2.5.1. Study selection

Study selection will be performed by 2 reviewers independently. The search results from 3 electronic databases and additional trials from other resources will be sent to Endnote. After duplicates removal, we will read the title and abstract to excluded most of the trials. Then, read full texts for further exclusion. The selection process will be summarized in a PRISMA flow diagram (Fig. 1). Any disagreements between the 2 authors should be resolved with the help of a third author.

2.5.2. Data extraction

Two reviewers will perform data extraction independently. The data will include study characteristics, patient characteristics, data needed for quality assessment, and outcomes. Study characteristics include authors, countries, year of publication. Patient characteristics include type of interventions, age, sex, and diagnosis criteria. Outcomes include the variation of biochemical parameters, the serum lipid profiles (TC, TG, HDL, and LDL). All study characteristics will be summarized in the same standardized collection form. When extraction finished, data will be checked by the 2 reviewers. Any discrepancies should be resolved by negotiation between the 2 reviewers or a group discussion.

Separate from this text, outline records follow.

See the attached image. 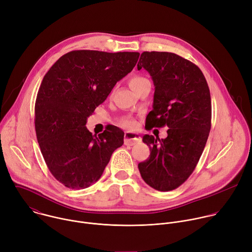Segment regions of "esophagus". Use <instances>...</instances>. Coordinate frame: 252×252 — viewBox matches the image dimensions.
Wrapping results in <instances>:
<instances>
[{"label":"esophagus","instance_id":"1","mask_svg":"<svg viewBox=\"0 0 252 252\" xmlns=\"http://www.w3.org/2000/svg\"><path fill=\"white\" fill-rule=\"evenodd\" d=\"M141 140L138 133L135 132H129L126 131L125 133V145L126 146H134L135 143L139 142Z\"/></svg>","mask_w":252,"mask_h":252}]
</instances>
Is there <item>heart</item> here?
Listing matches in <instances>:
<instances>
[{
  "label": "heart",
  "mask_w": 252,
  "mask_h": 252,
  "mask_svg": "<svg viewBox=\"0 0 252 252\" xmlns=\"http://www.w3.org/2000/svg\"><path fill=\"white\" fill-rule=\"evenodd\" d=\"M150 81L145 78V77H141V76H133L129 79L128 81V84H129V87L131 88V90L134 92L136 91L138 88H140L142 85H145L146 83H149ZM126 126H133V123L132 122H126L125 123Z\"/></svg>",
  "instance_id": "1"
}]
</instances>
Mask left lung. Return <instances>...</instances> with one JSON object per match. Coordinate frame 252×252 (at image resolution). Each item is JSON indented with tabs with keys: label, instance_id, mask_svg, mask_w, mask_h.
<instances>
[{
	"label": "left lung",
	"instance_id": "8db88e82",
	"mask_svg": "<svg viewBox=\"0 0 252 252\" xmlns=\"http://www.w3.org/2000/svg\"><path fill=\"white\" fill-rule=\"evenodd\" d=\"M142 67L155 85L147 125L168 129L161 139L143 135L151 155L138 169L150 187L168 191L187 181L204 150L211 126L210 93L199 67L173 53L143 52L137 69Z\"/></svg>",
	"mask_w": 252,
	"mask_h": 252
}]
</instances>
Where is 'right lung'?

2.6. Risk of bias assessment

Two authors will independently assess the risk of bias of all included studies based on the Cochrane Collaboration's tool.^[17] The following contents will be evaluated: random sequence generation, allocation concealment, blinding of participants and researchers, blinding of outcome assessment, incomplete outcome data, selective reporting, and other biases. Each domain will be judged by the level of risk of bias: high level, low level, or unclear level. Any disagreements will be solved in group discussion.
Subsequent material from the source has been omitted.